Less than two days after using munitions of Deir al-Assafeer, a city in northern Syria, compelling evidence has emerged of yet another deadly cluster bomb attack by the Syrian armed forces.
On the morning of November 27, 2012, airstrikes at Abo Hilal, 1.2 miles west of the northern city of Idlib, killed at least 12 civilians and wounded at least 10 more, according to statements provided to Human Rights Watch.
Handicap International already denounced this week the use of cluster munitions in Syria, weapons banned under the Oslo Treaty, which has been signed by 111 States around the world.

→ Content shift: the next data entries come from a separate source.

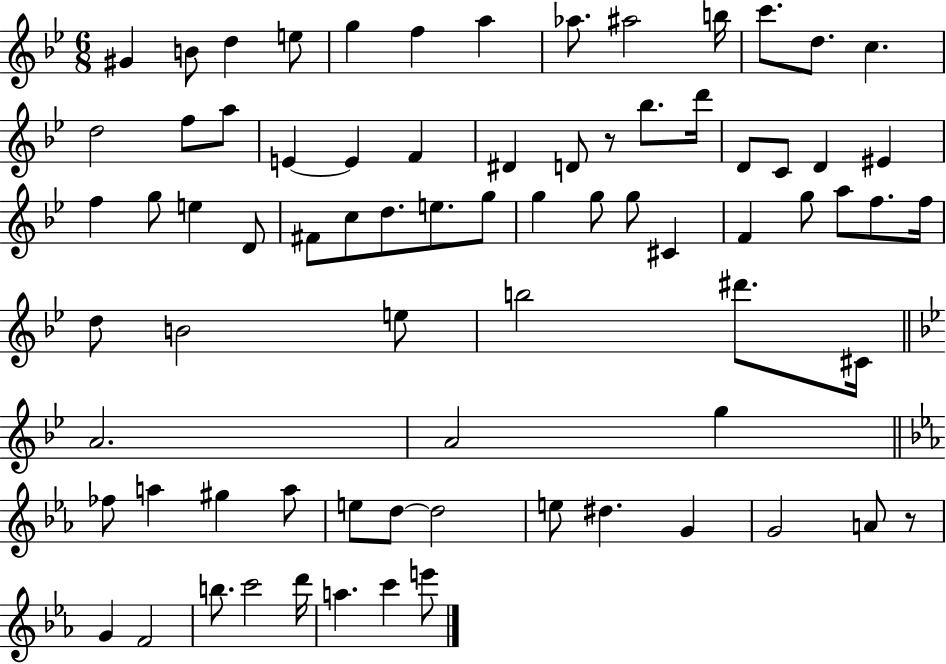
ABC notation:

X:1
T:Untitled
M:6/8
L:1/4
K:Bb
^G B/2 d e/2 g f a _a/2 ^a2 b/4 c'/2 d/2 c d2 f/2 a/2 E E F ^D D/2 z/2 _b/2 d'/4 D/2 C/2 D ^E f g/2 e D/2 ^F/2 c/2 d/2 e/2 g/2 g g/2 g/2 ^C F g/2 a/2 f/2 f/4 d/2 B2 e/2 b2 ^d'/2 ^C/4 A2 A2 g _f/2 a ^g a/2 e/2 d/2 d2 e/2 ^d G G2 A/2 z/2 G F2 b/2 c'2 d'/4 a c' e'/2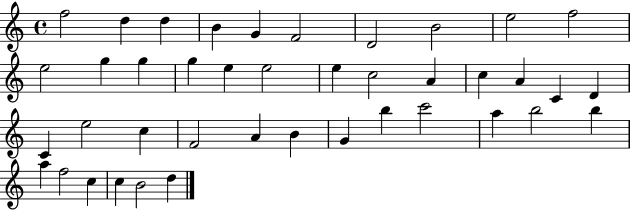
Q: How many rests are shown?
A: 0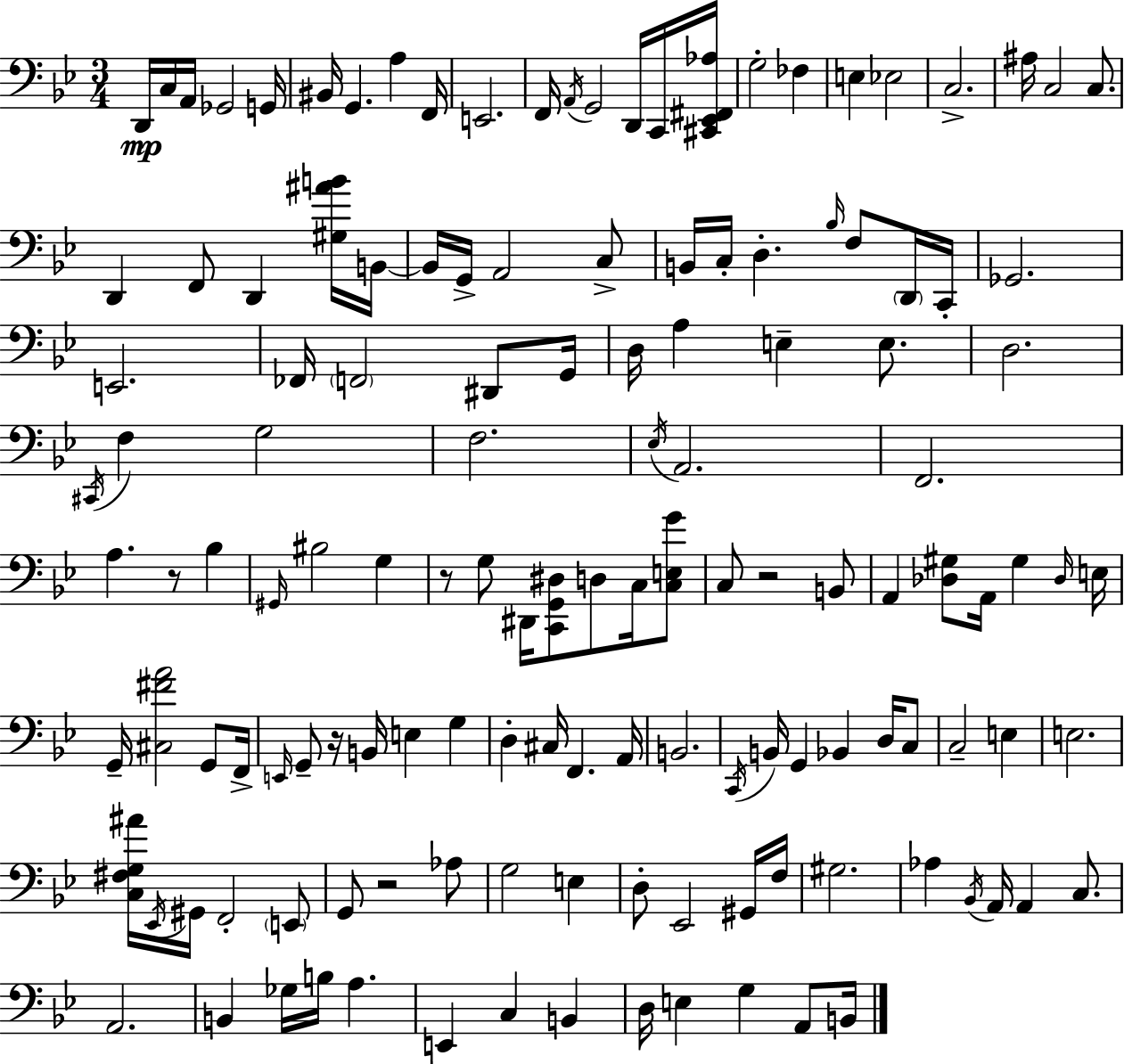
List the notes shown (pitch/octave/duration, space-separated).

D2/s C3/s A2/s Gb2/h G2/s BIS2/s G2/q. A3/q F2/s E2/h. F2/s A2/s G2/h D2/s C2/s [C#2,Eb2,F#2,Ab3]/s G3/h FES3/q E3/q Eb3/h C3/h. A#3/s C3/h C3/e. D2/q F2/e D2/q [G#3,A#4,B4]/s B2/s B2/s G2/s A2/h C3/e B2/s C3/s D3/q. Bb3/s F3/e D2/s C2/s Gb2/h. E2/h. FES2/s F2/h D#2/e G2/s D3/s A3/q E3/q E3/e. D3/h. C#2/s F3/q G3/h F3/h. Eb3/s A2/h. F2/h. A3/q. R/e Bb3/q G#2/s BIS3/h G3/q R/e G3/e D#2/s [C2,G2,D#3]/e D3/e C3/s [C3,E3,G4]/e C3/e R/h B2/e A2/q [Db3,G#3]/e A2/s G#3/q Db3/s E3/s G2/s [C#3,F#4,A4]/h G2/e F2/s E2/s G2/e R/s B2/s E3/q G3/q D3/q C#3/s F2/q. A2/s B2/h. C2/s B2/s G2/q Bb2/q D3/s C3/e C3/h E3/q E3/h. [C3,F#3,G3,A#4]/s Eb2/s G#2/s F2/h E2/e G2/e R/h Ab3/e G3/h E3/q D3/e Eb2/h G#2/s F3/s G#3/h. Ab3/q Bb2/s A2/s A2/q C3/e. A2/h. B2/q Gb3/s B3/s A3/q. E2/q C3/q B2/q D3/s E3/q G3/q A2/e B2/s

“It confirms that cluster munitions are used repeatedly and on a massive scale over the course of several months,” says Marion Libertucci, Handicap International's Weapons Advocacy Manager. “Governments urgently need to put pressure on Syria to stop using these weapons.”
According to Handicap International, 94% of recorded victims of cluster munitions are civilians. The use of cluster munitions in densely populated areas therefore poses an unacceptable threat to the civilian population.
Handicap International is a daily witness to the impact of the conflict in Syria. The organization's teams, which are based close to the Syrian border in Lebanon and Jordan, are currently reporting the daily arrival of injured people from Syria. Handicap International also runs risk education activities on mines and explosive remnants of war in Jordan and is looking into the possibility of intervening in affected areas of Syria.